I completely understand where you are coming from. I became a SAHM last August when my daughter was born. My husband always made a lot more money than me and we maintained separate accounts. He had his money; I had mine. He paid most of the household bills. I had my own credit cards, bought my own car, paid my own personal bills. Before I left my job, I paid off any debts I owed and started stashing money. That ran out, oh, about Christmas time.
Since then, I've had a lot of guilt. I want to buy new clothes because my body has changed so much and I can't fit into any of the old ones, but I hate to ask him for money for things like that. I need a haircut but...,he gave me a credit card that he pays but I hate to use it!
I've started selling things on Ebay so I can have spending money for me and my daughter and I'm writing a book that I hope I can get published next year. If not, I will go back to work when my daughter is two.
As far and individuality goes, it's hard. I miss the intellectual stimulation of my career. I try to get together with my old colleagues every once in awhile and I'm trying to meet new people and keep up with things that interest me so I have more to talk about than my child.

(DATA ENTRIES)
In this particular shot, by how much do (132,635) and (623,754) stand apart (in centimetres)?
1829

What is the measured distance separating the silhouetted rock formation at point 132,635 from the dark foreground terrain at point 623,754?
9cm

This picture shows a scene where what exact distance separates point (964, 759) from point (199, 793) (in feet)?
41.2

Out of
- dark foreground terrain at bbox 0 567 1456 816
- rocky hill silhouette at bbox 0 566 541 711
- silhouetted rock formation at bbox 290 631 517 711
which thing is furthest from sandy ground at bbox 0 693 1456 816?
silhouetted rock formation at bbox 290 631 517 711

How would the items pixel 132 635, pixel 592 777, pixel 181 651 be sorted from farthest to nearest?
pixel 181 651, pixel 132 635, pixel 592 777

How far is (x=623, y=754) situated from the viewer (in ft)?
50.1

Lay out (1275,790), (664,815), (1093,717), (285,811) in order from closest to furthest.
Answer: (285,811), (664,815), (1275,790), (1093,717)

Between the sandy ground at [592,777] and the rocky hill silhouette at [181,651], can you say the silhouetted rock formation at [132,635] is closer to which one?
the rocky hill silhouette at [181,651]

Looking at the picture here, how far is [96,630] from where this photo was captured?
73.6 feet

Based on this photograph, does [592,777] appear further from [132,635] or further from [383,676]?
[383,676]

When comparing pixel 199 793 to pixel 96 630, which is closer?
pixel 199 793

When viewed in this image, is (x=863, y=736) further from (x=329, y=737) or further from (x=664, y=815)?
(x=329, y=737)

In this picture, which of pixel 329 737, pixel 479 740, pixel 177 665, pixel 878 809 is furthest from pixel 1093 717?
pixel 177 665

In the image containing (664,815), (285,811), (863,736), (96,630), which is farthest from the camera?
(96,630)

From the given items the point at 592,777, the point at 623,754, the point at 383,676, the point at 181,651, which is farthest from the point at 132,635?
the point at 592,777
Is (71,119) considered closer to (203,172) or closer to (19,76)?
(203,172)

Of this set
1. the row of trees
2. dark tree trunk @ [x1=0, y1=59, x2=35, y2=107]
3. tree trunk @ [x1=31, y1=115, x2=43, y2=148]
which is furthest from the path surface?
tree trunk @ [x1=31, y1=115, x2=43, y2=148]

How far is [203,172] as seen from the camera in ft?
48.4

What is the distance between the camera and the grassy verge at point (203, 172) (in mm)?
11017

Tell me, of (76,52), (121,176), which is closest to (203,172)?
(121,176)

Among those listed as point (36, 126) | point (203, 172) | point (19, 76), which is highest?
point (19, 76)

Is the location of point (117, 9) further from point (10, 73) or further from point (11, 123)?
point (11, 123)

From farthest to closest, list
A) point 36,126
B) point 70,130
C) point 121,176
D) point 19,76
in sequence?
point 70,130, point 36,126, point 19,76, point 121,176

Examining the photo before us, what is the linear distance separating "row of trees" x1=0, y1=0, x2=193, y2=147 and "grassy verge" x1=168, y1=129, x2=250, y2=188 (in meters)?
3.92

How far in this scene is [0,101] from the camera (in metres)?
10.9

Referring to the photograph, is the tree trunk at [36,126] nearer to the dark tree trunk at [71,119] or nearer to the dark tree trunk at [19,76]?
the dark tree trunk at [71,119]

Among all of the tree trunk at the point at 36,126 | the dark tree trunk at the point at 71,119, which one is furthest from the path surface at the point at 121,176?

(WORK TO DO)
[A] In the last two paragraphs of the post about becoming a stay-at-home mother, identify each thing the writer says she is currently doing or trying to do.
[B] Extend the post about becoming a stay-at-home mother with a further paragraph that follows its final sentence.

(ANSWERS TO THE EXERCISE)
[A]
- Selling things on Ebay
- Writing a book
- Getting together with old colleagues every once in a while
- Meeting new people
- Keeping up with things that interest her

[B]
Sometimes I think my husband stresses a little about being the sole breadwinner but we're not in any financial trouble (just not putting as much away as we used to) so I just try to make him feel appreciated. I also remind him that this is temporary.
He still helps with the baby; he gets up with her on "his night" and he baths her every night and puts her to bed. But I also try to give him time off, with his friends. We leave the baby with grandma once a month so we can go out together and I try to do most of the chores around the house so he doesn't have to worry about the little things.
The bonus is that I know my daughter will benefit from this time at home with her mom and that is enough to outweigh the guilt and put up with ill-fitting clothes (ha). We are both very lucky to be married to men that we can trust to handle things like a MAN!
Congratulations on your soon to be!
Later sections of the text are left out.